- Problem details -
Your reply should contain nothing except the lines from the one with "Falafel cu Cartofi Prajiti" through the end of the listing below, reproduced exactly and stripped of pictures.

- Exercise inputs -

......

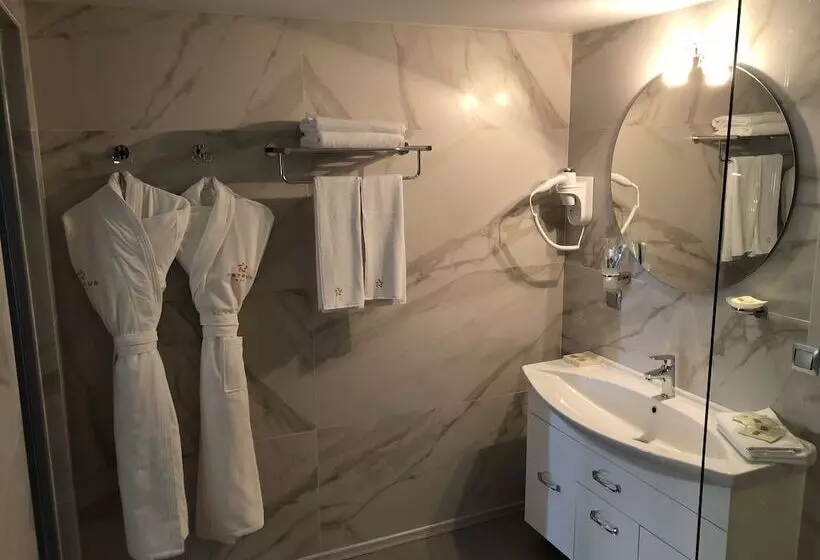 هتل Astrus Moscow City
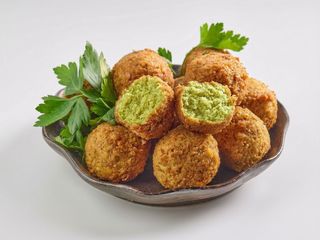 Falafel cu Cartofi Prajiti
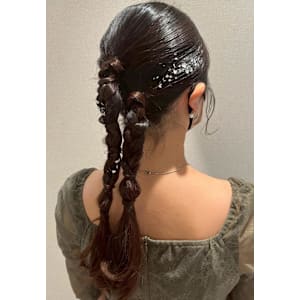 #暗めカラー　#お呼ばれヘア　#ツインテール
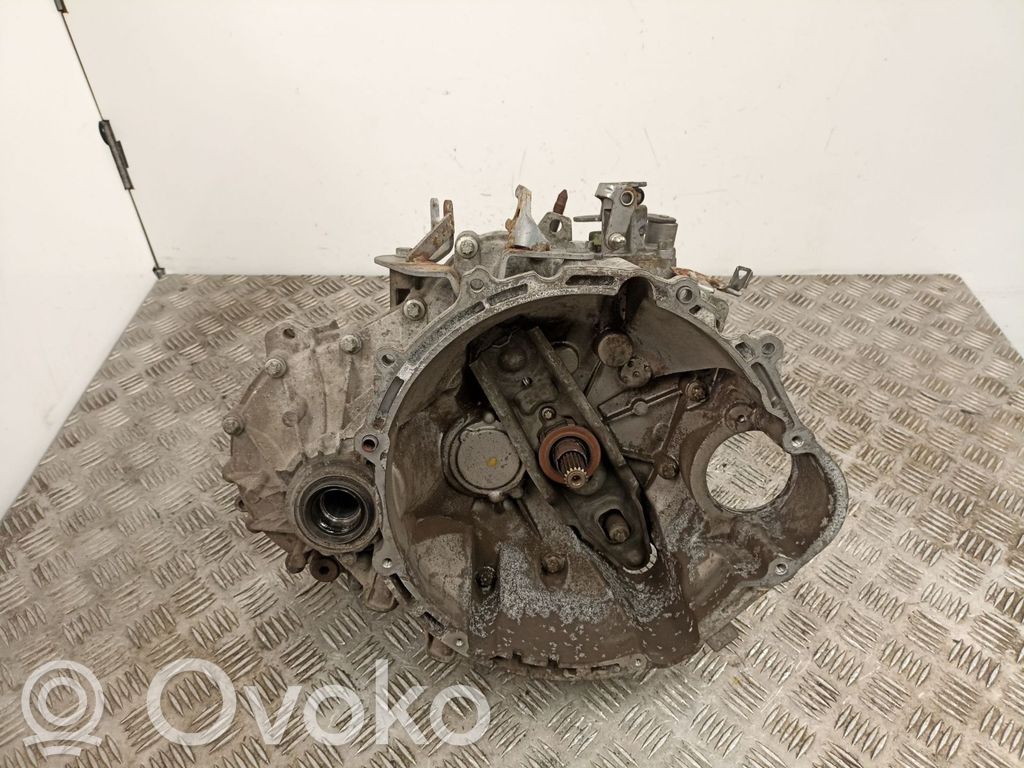 Mitsubishi Colt Manual 5 speed gearbox 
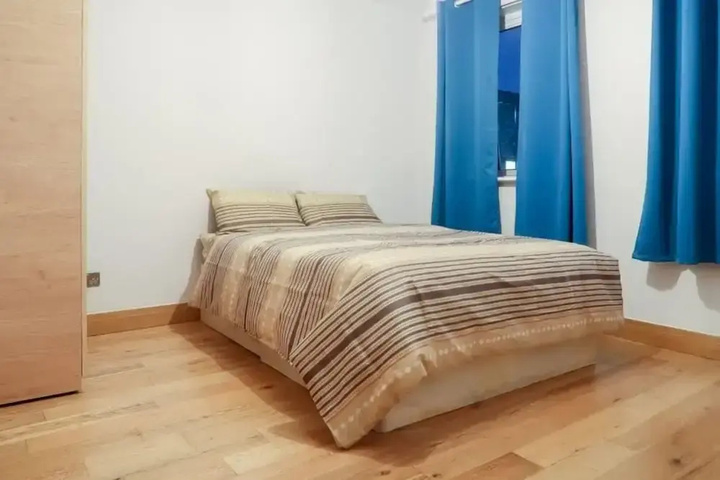 Room 2 of 11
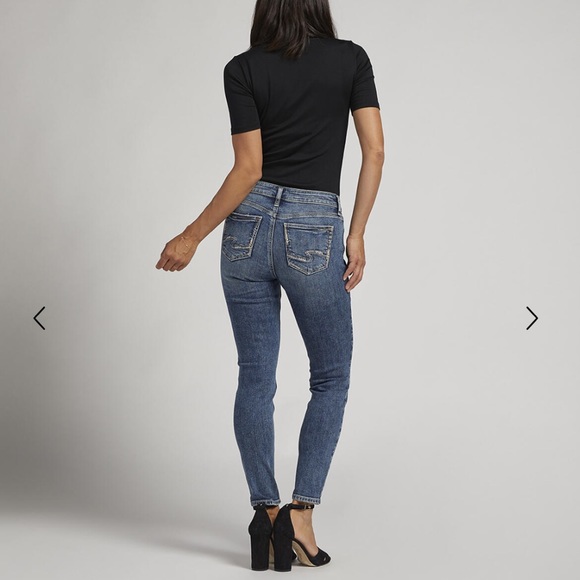 Silver Jeans Co Elyse Skinny Jeans - Picture 2 of 8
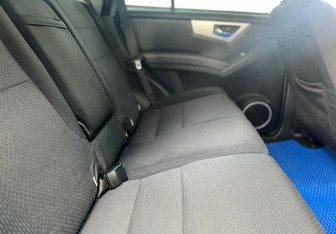 Подержанный автомобиль Lifan X60 2015 года (11 фото)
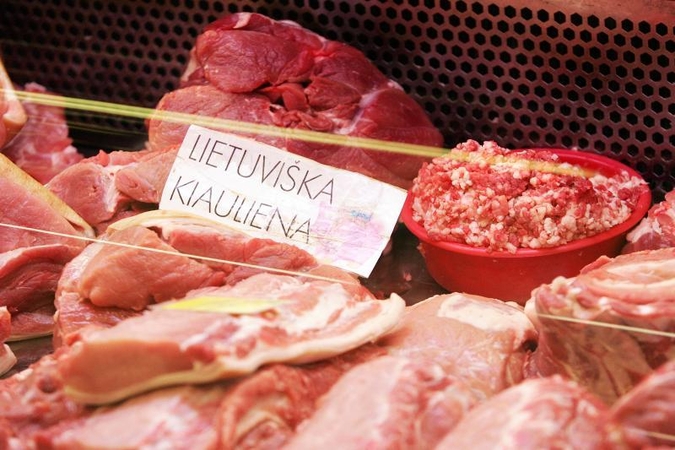 FNTT išaiškino nelegalų milijoninę apyvartą dariusį mėsos cechą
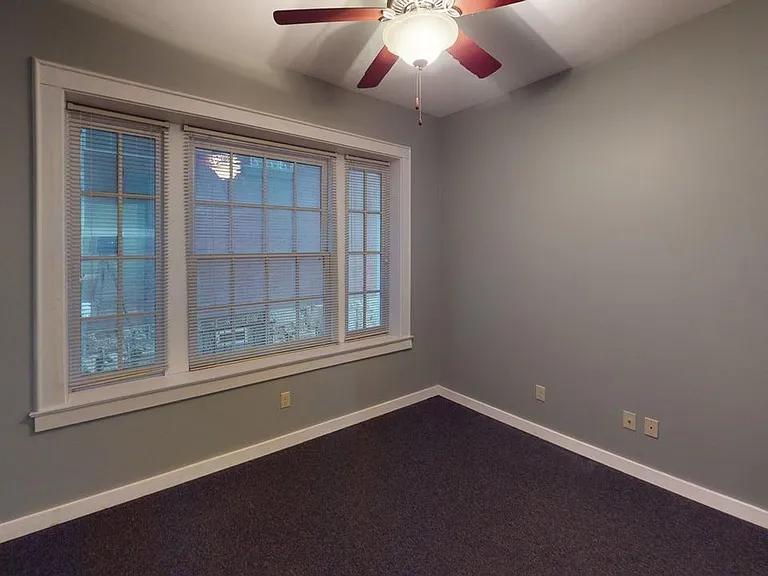 3867 Lafayette Ave — Photo 14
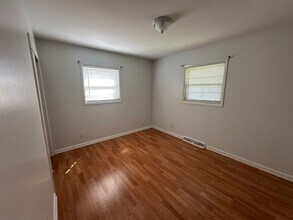 138-138 S Berkley St in Kalamazoo, MI - Building Photo - Building Photo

......

- Answer section -
 Falafel cu Cartofi Prajiti
 #暗めカラー　#お呼ばれヘア　#ツインテール
 Mitsubishi Colt Manual 5 speed gearbox 
 Room 2 of 11
 Silver Jeans Co Elyse Skinny Jeans - Picture 2 of 8
 Подержанный автомобиль Lifan X60 2015 года (11 фото)
 FNTT išaiškino nelegalų milijoninę apyvartą dariusį mėsos cechą
 3867 Lafayette Ave — Photo 14
 138-138 S Berkley St in Kalamazoo, MI - Building Photo - Building Photo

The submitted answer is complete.